▸ **Kutipan Dokumen**
"Harta" Itu Bernama Kerapu
Indonesia
boleh berbangga. Kekayaan biota laut perairan kita ibarat ”surga” yang kerap
membuat iri negara lain. Adalah kerapu (Epinephelinae) salah satu komoditas
unggulan yang sukses diternakkan di Tanah Air dan banyak diburu negara lain.
Seorang pengusaha ikan kawakan pernah menuturkan, perairan Indonesia
terpengaruh oleh dua musim subur bagi perkembangbiakan ikan-ikan laut. Hanya
saja potensi itu belum diperhatikan, termasuk oleh negara.
Saat ini pasar ikan kerapu tidak terdengar gaungnya di dalam
negeri sebab sebagian besar produknya ”dilarikan” ke luar negeri. Harga ikan
dengan ciri tutul-tutul atau belang-belang di tubuhnya ini mencapai Rp 500.000
per kilogram.
Sebagai ilustrasi, harga ekspor kerapu bebek saat ini 50
dollar AS (sekitar Rp 465.000) per kg, kerapu macan 11 dollar AS per kg, dan
kerapu lumpur 10 dollar AS per kg. Ukuran kerapu yang diekspor minimal 500 gram
per ekor.
Bangun Sitepu, pembudidaya kerapu di Lampung Barat,
menuturkan, ekspor kerapu ke Asia terus naik
seiring tingginya minat penduduk Asia Timur mengonsumsi kerapu. Apalagi tidak
banyak negara di Asia mampu membudidayakan
kerapu di wilayah perairannya.

▸ **Bagian Data**
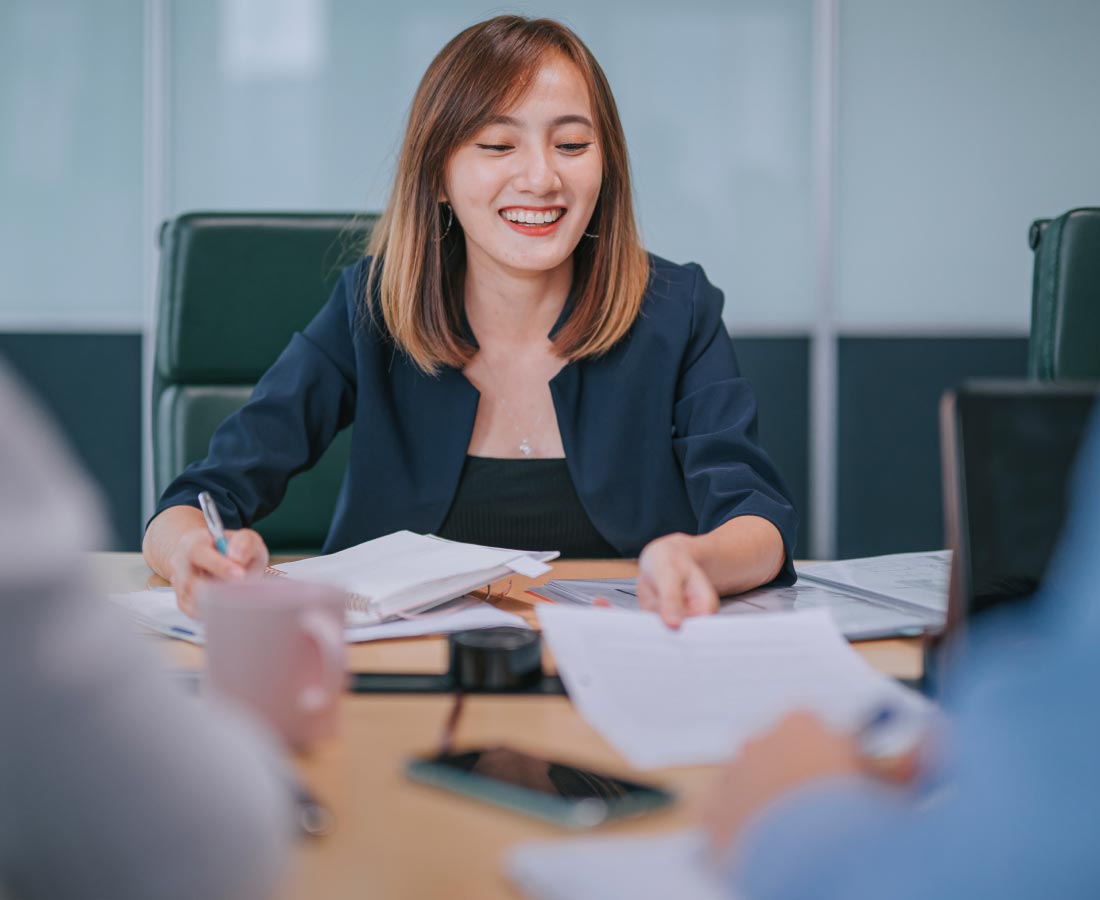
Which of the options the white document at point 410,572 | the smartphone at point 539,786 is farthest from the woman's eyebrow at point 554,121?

▸ **Yang Harus Dikerjakan**
Tentukan apakah setiap pernyataan berikut sesuai dengan teks tentang ikan kerapu, lalu jawab ya atau tidak disertai kutipan persis dari teks yang menjadi penentunya. 1. Harga ekspor kerapu bebek adalah 50 dollar AS per kilogram. 2. Kerapu yang diekspor berukuran minimal satu kilogram per ekor. 3. Bangun Sitepu membudidayakan kerapu di Lampung Barat. Materi tersebut berdiri sendiri dan terpisah dari teks tentang ikan kerapu.

▸ **Jawaban Tugas**
1. Ya: "harga ekspor kerapu bebek saat ini 50 dollar AS (sekitar Rp 465.000) per kg"
2. Tidak: "Ukuran kerapu yang diekspor minimal 500 gram per ekor."
3. Ya: "Bangun Sitepu, pembudidaya kerapu di Lampung Barat"